His hand brushes down her neck. "You're right."



And so she talks, not so much to fill the elaborate spaces, but
because she can, and because this situation -- her hand
alternately grasping his shoulder, his belt, or his hand, as
they walk together, slow and straight and free, and he bitches
about the dirt that's in his pants and in his hair, and he's not
really listening to her at all, it seems -- this situation
soothes and calms her and fills her with the conviction that all
is all right with anything she might possibly have to say.

"You can take any one singular thing of pure oneness and self,
anything that is what it is without confusion or debate, and
when you remove it from its intricate context, it suddenly
becomes more than it could when it was relying on its
environment. Whether it's a phrase or a word or a person or a
symbol, without context or past or predetermination it suddenly
becomes a beautiful thing, and we can see it for what it didn't
have without everything you tried to give it, and we understand
the aesthetics we've been hiding from it."

"I think I got dirt in my nostrils, for shit sake."

"Yeah? Me too. Like I was saying. Like a song. Like song titles.
You pick up a disc and look at song titles. And the titles are
something like 'Orange,' or 'I'm a Fool,' or 'Touch,' and
suddenly you intuitively know that there's so much more to those
simple words, and aren't they beautiful? Just all by themselves.
It's all they need."

"Yeah," he says as he buckles his belt with two dedicated hands.



They sit by the edge of the road. Silent and secure, with only
the wind blowing between them.

This nature, this world, she thinks. The glistening green glow
of the sky in all its premature, predatory glory. This world and
this silence swallows us all. And if we're lucky enough we find
the time to sit by the edge of the road and watch it; watch
ourselves as we fall beneath the horizon, a sparkling simulacrum
of what we could have been -- now forgotten. Forever. And if
we're luckier than we have any right to be, we catch ourselves
before we're gone, and find bodies to keep warm with, and minds
to meld with, and together, two separate entities feigning as
one, we take comfort in the minute stigmata of ourselves.

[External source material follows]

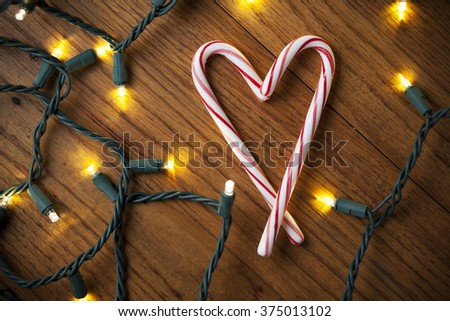 Candy Canes Making a Heart and White Christmas Lights - stock photo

She's so beautiful, he thinks. Something bothers him. Bothers
him because she's not like he might have expected, and he
doesn't know how to handle this newness. She's wonderful, as she
holds him, but can he hold her?

It's too much; he hasn't the strength. He lets his brain rake
trenches past his heart, patterned as shivers down his spine,
until it's too much. It hurts.

It's enough to know that she's here now and there's no reason to
believe he'll do anything to disrupt that. He couldn't if he
wanted to.

She points to the waning points of light in the purpling sky,
stars about to wink out for the duration of another overheated
day. He just nods and smiles as the breeze catches the dust in
his hair.



5.
----

Back in the city already, with its gloom and gauntness, looming
structures of stained sky, white-hot burning points of headlight
sunrise screaming past the dust, concrete, and french-fry
grease. So soon, almost as if nothing has changed, he thinks.
Silently sad, really, the way that it is already sinking
somewhere away from immediate consciousness and into the
obdurate blueness that constitutes memory. Like it never
happened.

But it happened, she thinks, and she smiles as she incorporates
this into her envisioned reality by giving him a quick-soft kiss
on the corner of his mouth. Fulfillment and this alien sense of
calm kicking and clawing its way into her capillaries. She won't
let it, though, she resolves as she fights back a smile.

He picks up her hand and brushes his thumb lightly across her
palm. She takes sudden comfort in his poorly concealed
confusion.

"Hey, it was nice," she says.

He looks into her eyes and feels a disquieted bubbling in his
stomach. Telltales of a hunger, he thinks.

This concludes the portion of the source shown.